Gewinn höher als erwartet
Telecom-Italia kauft Hanse-Net

Telecom Italia hat im ersten Halbjahr den operativen Gewinn stärker gesteigert als erwartet und will mit dem Kauf des deutschen Telekomanbieters HanseNet seine Breitband-Aktivitäten außerhalb Italiens stärken.

Reuters MAILAND. Für die ersten sechs Monate gab Telecom Italia am Montag einen Anstieg des Betriebsergebnisses von 7,8 Prozent auf 3,95 Milliarden Euro bekannt. Analysten hatten im Schnitt mit einem geringeren Gewinn von 3,90 Milliarden Euro gerechnet. Den vorläufigen Zahlen zufolge fiel der Umsatz im Vergleich zum ersten Halbjahr 2002 um 1,1 Prozent auf 14,82 Milliarden Euro. Ein Rückgang der Umsätze war wegen des Verkaufs einiger Vermögenswerte und schwächeren Währungen in Lateinamerika erwartet worden.

Der Telecom-Italia-Vorstand beauftragte Firmenchef Riccardo Ruggiero, Gespräche zum Kauf der im Hamburger Raum tätigen Telefongesellschaft HanseNet für 250 Millionen Euro abzuschließen. HanseNet gehört mehrheitlich noch der italienischen e.Biscom. Ein Londoner Analyst, der nicht namentlich zitiert werden wollte, bezeichnete den Preis als recht hoch. Solche Firmen würden üblicherweise mit dem eineinhalbfachen des jährlichen Umsatzes bewertet, sagte er. HanseNet erwartet für 2003 rund 100 Millionen Euro Umsatz.

Zwischen 2003 und 2005 will Telecom Italia nach Firmenangaben bis zu 600 Millionen Euro in sein Breitbandgeschäft außerhalb Italiens investieren.

Die Nettoschulden von Telecom Italia stiegen zum Ende des ersten Halbjahres auf 16,5 Milliarden Euro nach 16,1 Milliarden Euro im März, lagen damit aber noch unter dem Stand von Ende 2002 von 18,1 Milliarden Euro. Vor der Fusion mit dem hoch verschuldeten Mutterkonzern Olivetti, die Anfang August vollzogen werden soll, wird der Schuldenstand von Telecom Italia von Analysten genau verfolgt.

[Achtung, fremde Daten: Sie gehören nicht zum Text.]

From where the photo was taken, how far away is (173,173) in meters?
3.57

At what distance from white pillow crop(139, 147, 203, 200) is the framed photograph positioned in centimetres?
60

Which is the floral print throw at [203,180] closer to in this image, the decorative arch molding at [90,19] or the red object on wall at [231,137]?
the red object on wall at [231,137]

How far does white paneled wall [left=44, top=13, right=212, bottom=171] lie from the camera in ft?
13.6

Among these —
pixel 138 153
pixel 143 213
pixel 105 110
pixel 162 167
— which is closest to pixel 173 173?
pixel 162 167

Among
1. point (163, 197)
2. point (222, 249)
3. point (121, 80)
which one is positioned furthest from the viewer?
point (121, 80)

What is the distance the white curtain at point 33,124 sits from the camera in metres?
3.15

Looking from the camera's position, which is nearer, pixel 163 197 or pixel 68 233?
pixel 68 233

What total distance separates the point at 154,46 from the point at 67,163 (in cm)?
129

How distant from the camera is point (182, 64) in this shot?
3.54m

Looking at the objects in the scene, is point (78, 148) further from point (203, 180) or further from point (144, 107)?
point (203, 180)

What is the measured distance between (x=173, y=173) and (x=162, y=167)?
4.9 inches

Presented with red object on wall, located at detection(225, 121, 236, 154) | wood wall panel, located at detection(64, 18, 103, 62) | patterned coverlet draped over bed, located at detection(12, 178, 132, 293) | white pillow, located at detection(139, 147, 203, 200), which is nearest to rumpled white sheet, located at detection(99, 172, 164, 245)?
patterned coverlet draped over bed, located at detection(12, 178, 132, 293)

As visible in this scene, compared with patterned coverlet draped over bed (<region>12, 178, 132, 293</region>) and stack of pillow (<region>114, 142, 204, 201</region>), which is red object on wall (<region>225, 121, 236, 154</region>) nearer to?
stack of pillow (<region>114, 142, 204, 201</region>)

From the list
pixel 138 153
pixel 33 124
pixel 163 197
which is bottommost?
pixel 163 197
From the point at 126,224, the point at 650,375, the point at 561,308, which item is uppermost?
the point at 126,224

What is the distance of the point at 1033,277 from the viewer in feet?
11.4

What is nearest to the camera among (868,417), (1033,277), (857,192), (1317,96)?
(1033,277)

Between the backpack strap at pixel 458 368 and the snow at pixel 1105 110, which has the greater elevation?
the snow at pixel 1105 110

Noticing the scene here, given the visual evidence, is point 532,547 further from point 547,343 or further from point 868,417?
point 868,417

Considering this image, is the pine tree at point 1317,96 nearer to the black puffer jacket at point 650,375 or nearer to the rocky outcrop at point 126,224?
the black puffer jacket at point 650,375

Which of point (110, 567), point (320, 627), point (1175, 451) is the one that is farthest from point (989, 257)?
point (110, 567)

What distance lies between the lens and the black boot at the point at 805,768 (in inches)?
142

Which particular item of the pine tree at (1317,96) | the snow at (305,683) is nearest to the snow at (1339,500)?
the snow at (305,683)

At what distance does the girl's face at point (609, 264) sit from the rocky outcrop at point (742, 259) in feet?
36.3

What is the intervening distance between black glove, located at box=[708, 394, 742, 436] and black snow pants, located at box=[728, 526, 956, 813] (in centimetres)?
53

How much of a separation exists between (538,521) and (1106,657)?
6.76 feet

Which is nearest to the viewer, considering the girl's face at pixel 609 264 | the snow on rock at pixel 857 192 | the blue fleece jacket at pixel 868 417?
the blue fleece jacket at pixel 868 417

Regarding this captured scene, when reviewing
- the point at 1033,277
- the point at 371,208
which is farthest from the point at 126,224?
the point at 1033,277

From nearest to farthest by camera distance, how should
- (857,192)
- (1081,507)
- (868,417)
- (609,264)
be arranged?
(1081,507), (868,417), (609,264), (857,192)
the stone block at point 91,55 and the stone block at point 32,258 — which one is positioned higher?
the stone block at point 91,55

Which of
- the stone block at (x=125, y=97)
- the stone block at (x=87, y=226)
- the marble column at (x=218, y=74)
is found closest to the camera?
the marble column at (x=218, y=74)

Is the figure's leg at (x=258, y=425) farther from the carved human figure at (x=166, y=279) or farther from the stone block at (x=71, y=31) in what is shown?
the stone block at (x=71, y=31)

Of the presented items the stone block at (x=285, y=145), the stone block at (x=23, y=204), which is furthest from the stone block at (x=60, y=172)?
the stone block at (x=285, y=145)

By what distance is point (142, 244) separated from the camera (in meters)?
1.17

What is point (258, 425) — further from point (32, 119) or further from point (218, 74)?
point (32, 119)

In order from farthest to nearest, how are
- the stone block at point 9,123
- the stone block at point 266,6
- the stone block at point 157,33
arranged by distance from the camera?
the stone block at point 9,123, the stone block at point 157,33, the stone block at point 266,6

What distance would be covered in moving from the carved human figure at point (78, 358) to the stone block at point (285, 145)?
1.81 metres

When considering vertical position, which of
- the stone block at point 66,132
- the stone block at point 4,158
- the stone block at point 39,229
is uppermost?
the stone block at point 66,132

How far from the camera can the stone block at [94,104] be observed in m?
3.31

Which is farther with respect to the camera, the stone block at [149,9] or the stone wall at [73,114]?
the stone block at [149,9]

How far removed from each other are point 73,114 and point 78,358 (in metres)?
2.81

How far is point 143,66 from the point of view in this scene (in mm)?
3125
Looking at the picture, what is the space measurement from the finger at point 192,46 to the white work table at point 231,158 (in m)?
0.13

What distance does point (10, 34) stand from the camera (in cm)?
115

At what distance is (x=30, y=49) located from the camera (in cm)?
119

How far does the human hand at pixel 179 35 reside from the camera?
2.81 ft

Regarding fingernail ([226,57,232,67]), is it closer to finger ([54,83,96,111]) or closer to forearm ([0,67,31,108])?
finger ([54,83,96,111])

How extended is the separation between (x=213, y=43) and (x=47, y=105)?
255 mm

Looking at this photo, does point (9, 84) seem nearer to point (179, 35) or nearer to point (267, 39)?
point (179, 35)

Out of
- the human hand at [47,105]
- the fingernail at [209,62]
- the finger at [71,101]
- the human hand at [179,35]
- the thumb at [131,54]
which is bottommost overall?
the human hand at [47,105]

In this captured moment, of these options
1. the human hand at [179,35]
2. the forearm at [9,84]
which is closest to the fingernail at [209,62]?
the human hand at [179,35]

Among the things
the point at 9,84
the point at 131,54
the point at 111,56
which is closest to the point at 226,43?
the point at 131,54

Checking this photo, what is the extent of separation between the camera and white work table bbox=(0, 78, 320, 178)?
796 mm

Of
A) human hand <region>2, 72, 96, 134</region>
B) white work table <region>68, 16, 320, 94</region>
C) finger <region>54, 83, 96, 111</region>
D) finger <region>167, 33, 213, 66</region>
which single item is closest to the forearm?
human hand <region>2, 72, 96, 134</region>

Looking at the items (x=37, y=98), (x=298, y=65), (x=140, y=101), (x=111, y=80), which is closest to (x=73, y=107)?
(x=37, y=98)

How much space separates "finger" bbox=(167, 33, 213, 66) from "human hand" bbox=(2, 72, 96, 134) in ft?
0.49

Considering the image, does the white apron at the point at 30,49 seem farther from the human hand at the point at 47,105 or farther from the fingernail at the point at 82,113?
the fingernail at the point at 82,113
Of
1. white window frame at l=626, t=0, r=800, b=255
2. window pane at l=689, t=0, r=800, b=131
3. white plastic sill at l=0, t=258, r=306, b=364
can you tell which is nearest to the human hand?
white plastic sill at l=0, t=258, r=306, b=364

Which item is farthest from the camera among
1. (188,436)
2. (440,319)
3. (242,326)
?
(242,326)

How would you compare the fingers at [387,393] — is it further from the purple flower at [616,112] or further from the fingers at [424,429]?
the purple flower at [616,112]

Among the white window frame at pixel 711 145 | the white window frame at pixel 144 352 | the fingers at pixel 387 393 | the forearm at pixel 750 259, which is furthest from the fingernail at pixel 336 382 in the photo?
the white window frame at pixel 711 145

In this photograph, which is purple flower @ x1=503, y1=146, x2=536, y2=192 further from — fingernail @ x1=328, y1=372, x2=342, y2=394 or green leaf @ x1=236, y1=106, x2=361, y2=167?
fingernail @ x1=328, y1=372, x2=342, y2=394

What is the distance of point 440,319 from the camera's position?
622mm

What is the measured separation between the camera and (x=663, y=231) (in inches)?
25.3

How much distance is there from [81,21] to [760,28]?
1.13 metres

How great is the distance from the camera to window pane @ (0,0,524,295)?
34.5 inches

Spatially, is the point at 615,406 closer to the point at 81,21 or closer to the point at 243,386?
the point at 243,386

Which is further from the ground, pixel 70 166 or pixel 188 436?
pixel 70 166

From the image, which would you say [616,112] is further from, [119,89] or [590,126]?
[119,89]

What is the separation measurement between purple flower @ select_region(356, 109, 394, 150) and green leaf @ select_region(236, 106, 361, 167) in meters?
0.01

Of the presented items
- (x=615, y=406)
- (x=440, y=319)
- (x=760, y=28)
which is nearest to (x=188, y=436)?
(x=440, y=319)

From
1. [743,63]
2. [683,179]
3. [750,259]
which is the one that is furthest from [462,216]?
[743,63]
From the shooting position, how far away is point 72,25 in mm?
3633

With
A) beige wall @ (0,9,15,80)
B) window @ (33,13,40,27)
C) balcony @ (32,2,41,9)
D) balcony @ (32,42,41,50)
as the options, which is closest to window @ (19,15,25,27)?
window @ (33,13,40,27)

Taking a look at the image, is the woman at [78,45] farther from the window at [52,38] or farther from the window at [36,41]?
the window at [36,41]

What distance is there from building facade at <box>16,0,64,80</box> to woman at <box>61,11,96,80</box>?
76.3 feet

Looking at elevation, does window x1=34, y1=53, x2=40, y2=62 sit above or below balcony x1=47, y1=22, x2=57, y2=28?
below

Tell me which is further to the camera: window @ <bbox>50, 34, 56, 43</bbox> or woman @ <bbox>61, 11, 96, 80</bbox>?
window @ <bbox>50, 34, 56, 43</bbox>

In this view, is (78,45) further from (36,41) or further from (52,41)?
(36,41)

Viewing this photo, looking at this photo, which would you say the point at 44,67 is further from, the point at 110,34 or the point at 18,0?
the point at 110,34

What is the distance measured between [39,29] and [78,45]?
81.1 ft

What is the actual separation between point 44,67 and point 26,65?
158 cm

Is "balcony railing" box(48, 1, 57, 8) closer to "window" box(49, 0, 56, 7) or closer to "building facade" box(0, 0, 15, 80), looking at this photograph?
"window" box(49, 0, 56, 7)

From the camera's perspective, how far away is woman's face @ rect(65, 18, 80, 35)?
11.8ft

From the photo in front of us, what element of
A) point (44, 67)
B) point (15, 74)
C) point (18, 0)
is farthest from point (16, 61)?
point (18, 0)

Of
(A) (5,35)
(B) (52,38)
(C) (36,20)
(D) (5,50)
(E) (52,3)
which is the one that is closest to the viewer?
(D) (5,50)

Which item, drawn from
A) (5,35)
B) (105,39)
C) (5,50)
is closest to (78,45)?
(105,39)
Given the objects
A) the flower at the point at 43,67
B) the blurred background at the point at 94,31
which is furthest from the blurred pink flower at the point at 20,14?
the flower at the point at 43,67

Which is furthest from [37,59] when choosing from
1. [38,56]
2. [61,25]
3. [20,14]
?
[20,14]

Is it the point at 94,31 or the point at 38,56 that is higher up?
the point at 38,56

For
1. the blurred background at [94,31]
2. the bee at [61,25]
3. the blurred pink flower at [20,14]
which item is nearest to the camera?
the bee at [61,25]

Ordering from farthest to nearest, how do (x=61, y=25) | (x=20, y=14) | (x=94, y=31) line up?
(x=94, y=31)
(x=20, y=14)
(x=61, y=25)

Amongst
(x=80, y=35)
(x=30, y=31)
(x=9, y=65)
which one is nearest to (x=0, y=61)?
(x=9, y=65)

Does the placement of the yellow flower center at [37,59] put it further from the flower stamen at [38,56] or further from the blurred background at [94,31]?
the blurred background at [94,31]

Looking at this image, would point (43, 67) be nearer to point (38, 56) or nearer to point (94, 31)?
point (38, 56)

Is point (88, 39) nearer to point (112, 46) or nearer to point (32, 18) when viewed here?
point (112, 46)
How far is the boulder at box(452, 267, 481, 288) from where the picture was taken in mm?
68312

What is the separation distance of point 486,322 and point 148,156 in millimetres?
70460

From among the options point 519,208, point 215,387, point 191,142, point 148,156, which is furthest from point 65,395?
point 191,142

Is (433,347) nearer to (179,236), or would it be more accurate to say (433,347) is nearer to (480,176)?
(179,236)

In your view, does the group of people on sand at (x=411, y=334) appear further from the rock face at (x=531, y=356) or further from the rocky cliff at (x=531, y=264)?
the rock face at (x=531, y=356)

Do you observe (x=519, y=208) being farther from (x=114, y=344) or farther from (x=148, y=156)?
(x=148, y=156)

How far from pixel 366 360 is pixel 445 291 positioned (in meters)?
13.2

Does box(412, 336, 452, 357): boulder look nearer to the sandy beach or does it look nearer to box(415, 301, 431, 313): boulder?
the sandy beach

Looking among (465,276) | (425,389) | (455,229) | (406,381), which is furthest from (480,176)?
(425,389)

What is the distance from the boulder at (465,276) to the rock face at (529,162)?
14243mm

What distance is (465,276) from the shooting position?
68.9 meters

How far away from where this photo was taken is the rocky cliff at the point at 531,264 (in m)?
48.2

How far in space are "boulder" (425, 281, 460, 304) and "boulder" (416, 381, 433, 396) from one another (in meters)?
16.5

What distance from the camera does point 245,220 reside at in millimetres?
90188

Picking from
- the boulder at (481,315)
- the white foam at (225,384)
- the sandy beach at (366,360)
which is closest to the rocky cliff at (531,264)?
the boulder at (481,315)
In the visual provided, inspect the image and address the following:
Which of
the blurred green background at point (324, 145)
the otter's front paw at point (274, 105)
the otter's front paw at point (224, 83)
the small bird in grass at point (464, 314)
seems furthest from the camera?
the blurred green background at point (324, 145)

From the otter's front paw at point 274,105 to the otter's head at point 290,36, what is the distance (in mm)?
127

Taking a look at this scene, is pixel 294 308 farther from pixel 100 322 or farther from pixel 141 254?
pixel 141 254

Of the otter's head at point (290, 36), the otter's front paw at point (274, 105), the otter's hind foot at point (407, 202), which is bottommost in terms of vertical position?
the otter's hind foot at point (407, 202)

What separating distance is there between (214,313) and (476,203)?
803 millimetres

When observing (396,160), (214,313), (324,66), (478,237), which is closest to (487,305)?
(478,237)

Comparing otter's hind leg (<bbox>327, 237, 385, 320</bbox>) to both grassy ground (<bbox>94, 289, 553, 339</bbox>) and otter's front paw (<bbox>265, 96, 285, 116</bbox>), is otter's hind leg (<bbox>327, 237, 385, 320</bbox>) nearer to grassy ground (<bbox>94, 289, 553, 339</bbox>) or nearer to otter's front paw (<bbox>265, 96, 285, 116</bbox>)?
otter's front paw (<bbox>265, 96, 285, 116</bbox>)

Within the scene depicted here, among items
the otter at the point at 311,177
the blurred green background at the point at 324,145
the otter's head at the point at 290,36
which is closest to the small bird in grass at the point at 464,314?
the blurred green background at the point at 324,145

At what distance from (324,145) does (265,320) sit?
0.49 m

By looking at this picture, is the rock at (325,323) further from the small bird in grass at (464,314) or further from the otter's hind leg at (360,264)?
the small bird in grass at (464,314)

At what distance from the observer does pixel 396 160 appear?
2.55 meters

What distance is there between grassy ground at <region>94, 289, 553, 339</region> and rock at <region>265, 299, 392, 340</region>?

Der Olivetti-Konzern bezifferte seine Netto-Verschuldung per Ende Juni auf 32,14 Milliarden Euro nach 31,89 Milliarden Ende März. Der Betriebsgewinn sei im ersten Halbjahr um 12,5 Prozent gegenüber dem Vorjahreszeitraum auf 3,39 Milliarden Euro gestiegen, teilte Olivetti mit.